The seed crystal holder 1 and the pull-up shaft 58 are fixed by a female screw made of stainless steel whose inside is machined so as to fit with the mounting portion 12 of the seed crystal holder 1. When such seed crystal holder 1 was used in an environment of 1500 ° C., it was confirmed that it could withstand a load of 60 kg.

[0016]

As described above, according to the present invention, it is possible to sufficiently withstand the weight of a pulled single crystal in a high temperature environment, and even if the holder material is dropped and melted into the melt raw material, the crystal A seed crystal holder that does not affect the quality can be provided.

[Brief description of drawings]

FIG. 1 is a sectional view of a seed crystal holder according to an embodiment of the present invention.

FIG. 2 is a front view of a seed crystal held by the seed crystal holder shown in FIG.

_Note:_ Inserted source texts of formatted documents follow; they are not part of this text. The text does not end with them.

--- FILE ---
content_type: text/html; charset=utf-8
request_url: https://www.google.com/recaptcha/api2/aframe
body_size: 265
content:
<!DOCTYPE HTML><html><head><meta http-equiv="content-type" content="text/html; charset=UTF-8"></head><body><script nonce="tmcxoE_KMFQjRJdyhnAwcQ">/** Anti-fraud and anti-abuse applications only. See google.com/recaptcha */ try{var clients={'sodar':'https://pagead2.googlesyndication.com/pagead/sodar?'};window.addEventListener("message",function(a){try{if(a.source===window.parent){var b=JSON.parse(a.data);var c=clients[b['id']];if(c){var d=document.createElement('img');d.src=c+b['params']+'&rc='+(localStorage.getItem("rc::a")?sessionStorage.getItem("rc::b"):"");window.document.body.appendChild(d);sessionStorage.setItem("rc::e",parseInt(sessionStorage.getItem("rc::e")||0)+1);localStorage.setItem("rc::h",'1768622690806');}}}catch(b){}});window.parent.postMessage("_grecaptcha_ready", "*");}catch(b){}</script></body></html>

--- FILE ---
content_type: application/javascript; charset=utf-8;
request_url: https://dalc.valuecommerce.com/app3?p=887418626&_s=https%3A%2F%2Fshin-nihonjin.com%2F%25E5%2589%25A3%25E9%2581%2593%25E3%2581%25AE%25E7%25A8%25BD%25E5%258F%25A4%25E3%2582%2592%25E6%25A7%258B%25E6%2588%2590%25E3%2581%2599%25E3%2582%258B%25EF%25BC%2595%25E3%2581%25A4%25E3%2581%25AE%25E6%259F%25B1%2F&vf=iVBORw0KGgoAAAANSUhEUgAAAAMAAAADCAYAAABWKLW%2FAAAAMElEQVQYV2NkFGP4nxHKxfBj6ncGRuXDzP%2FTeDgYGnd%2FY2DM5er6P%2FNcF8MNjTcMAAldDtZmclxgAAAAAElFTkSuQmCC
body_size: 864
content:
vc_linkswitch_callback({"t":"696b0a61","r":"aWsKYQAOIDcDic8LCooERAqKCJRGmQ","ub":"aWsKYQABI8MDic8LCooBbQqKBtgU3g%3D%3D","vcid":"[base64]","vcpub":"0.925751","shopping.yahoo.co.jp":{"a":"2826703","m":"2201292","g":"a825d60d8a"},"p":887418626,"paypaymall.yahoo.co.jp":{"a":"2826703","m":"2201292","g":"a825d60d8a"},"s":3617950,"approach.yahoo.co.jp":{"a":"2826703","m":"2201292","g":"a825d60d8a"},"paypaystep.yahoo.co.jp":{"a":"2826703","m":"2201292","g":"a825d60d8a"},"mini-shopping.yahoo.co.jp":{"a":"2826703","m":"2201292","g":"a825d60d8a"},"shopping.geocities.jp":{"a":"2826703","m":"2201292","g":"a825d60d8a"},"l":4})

FIG. 3 is a sectional view of a single crystal growth furnace for growing a YAG single crystal using the seed crystal holder shown in FIG.

[Explanation of symbols]

 1 seed crystal holder 2 seed crystal 3 sleeve 10 straight body part 10a slit 11 seed crystal holding part 11a taper surface 12 mounting part 12a taper surface 53 single crystal 58 pulling shaft

Claims (4)

[Claims] 1. A seed crystal holder for mounting a seed crystal on a pulling shaft, which is a cylindrical body made of high-purity alumina ceramics having a purity of at least 99.9% or more, and the cylindrical body has a cylindrical shaft. A seed crystal holding part for holding the seed crystal at one end in the direction, and an attachment part attached to the pulling shaft at the other end in the cylinder axis direction, and the inner surface of the seed crystal holding part is the cylinder. A seed crystal holder, which is coaxial with the shaft and has a tapered shape in which the diameter gradually decreases toward one end in the cylinder axis direction, and the seed crystal is held on the inner surface. 2. The seed crystal holder according to claim 1, wherein an outer surface of the attachment portion is coaxial with the cylinder axis and has a taper shape in which a diameter thereof gradually increases toward the other end in the cylinder axis direction. 3. Ir, Pt is formed on the inner surface of the seed crystal holding portion.
Alternatively, a sleeve made of Rh is added.
Seed crystal holder described. 4. The seed crystal holder according to claim 1, wherein the tubular body has a slit extending along the tubular axis thereof.